## WHAT THE TASK REQUIRES
Each line below from the line with "Rosy lip enhancer, Limited" to the line with "кликфальц double pro" must be copied exactly, including those two, and no picture may appear in the copy.

## DATA
┌──

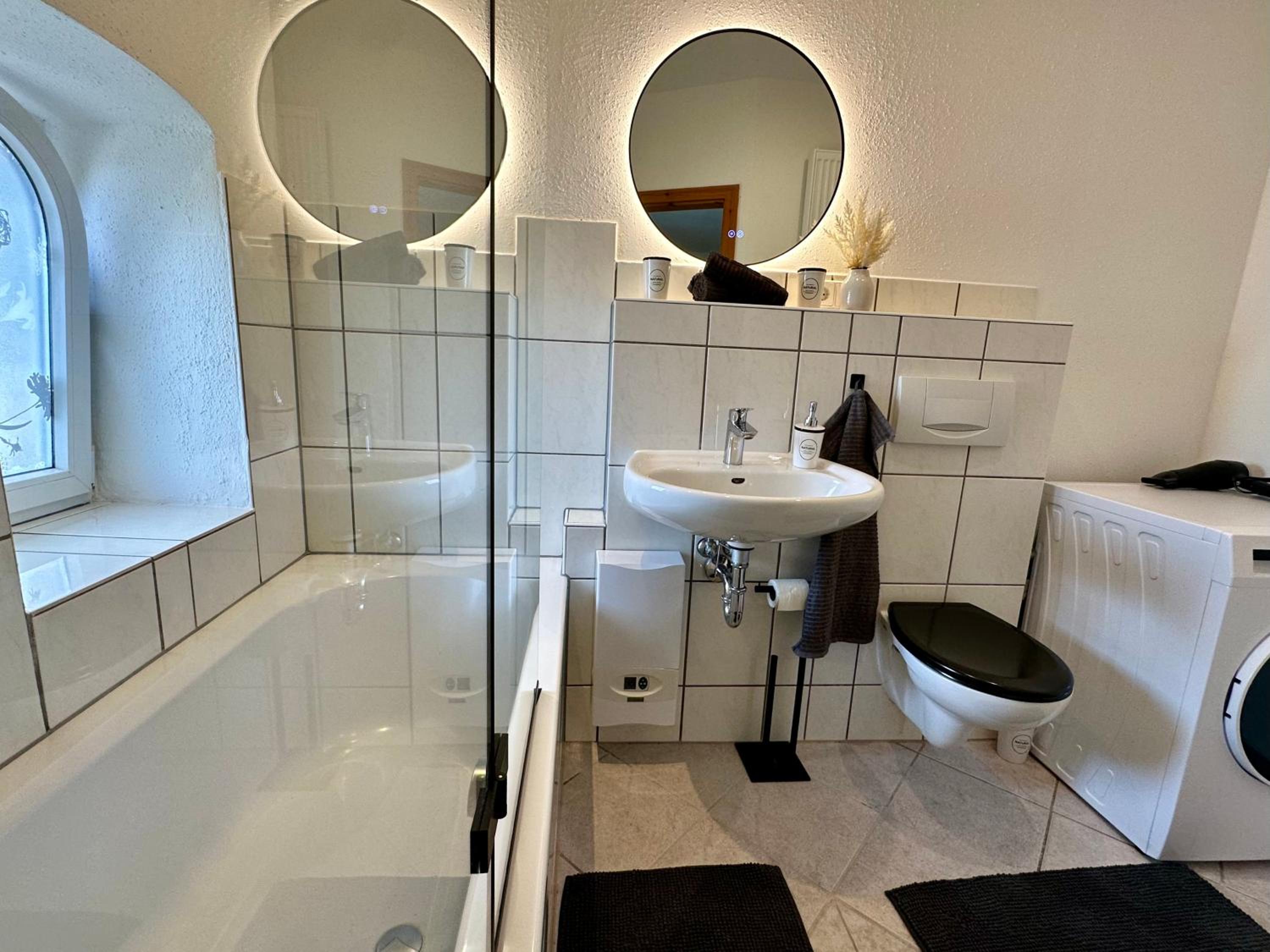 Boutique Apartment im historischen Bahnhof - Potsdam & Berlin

└──
┌──

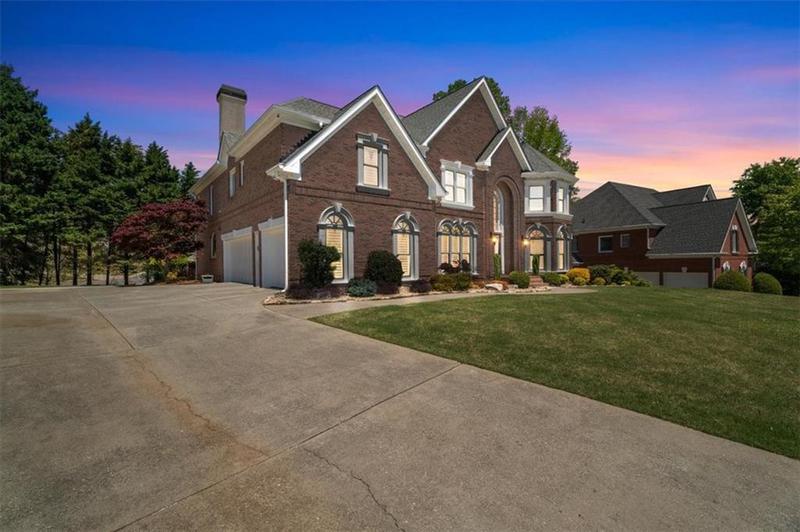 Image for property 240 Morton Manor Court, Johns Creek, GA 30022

└──
┌──

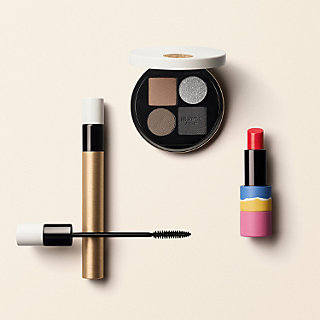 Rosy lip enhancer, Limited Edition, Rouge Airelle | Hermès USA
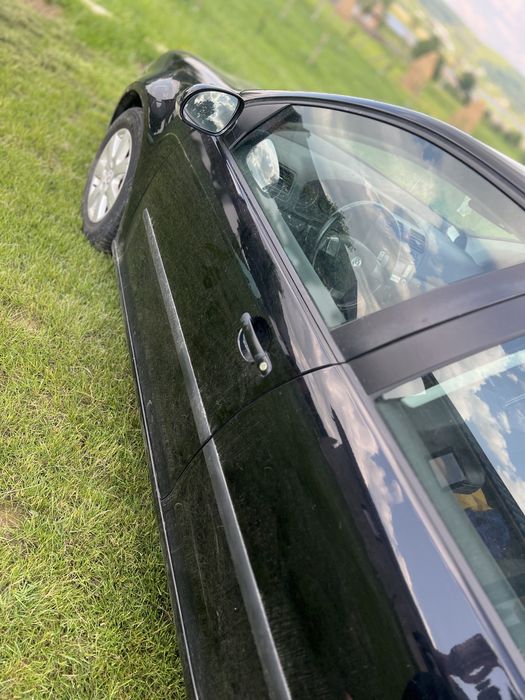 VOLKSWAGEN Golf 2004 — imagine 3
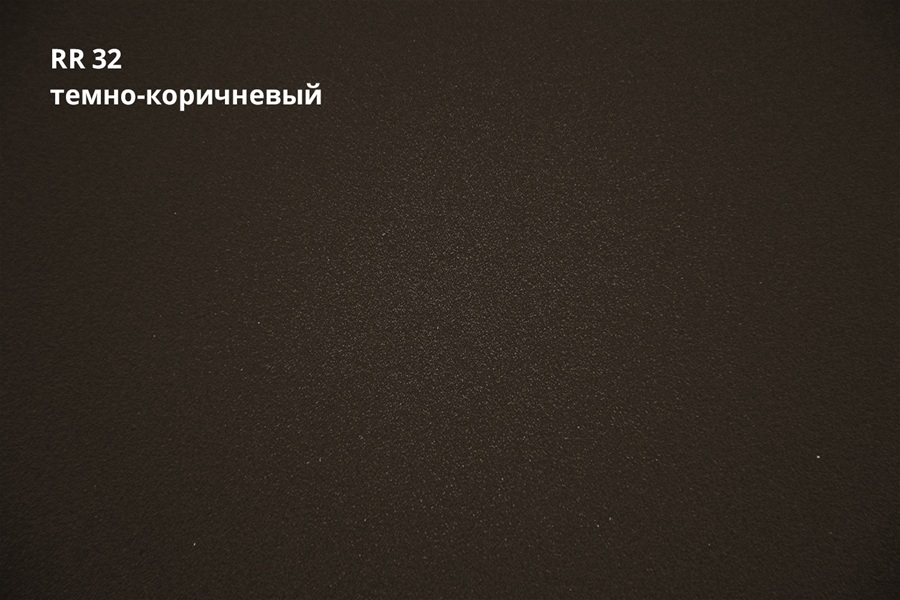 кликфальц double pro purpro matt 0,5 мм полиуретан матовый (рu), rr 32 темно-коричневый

└──

## SOLUTION TO THIS EXERCISE
 Rosy lip enhancer, Limited Edition, Rouge Airelle | Hermès USA
 VOLKSWAGEN Golf 2004 — imagine 3
 кликфальц double pro purpro matt 0,5 мм полиуретан матовый (рu), rr 32 темно-коричневый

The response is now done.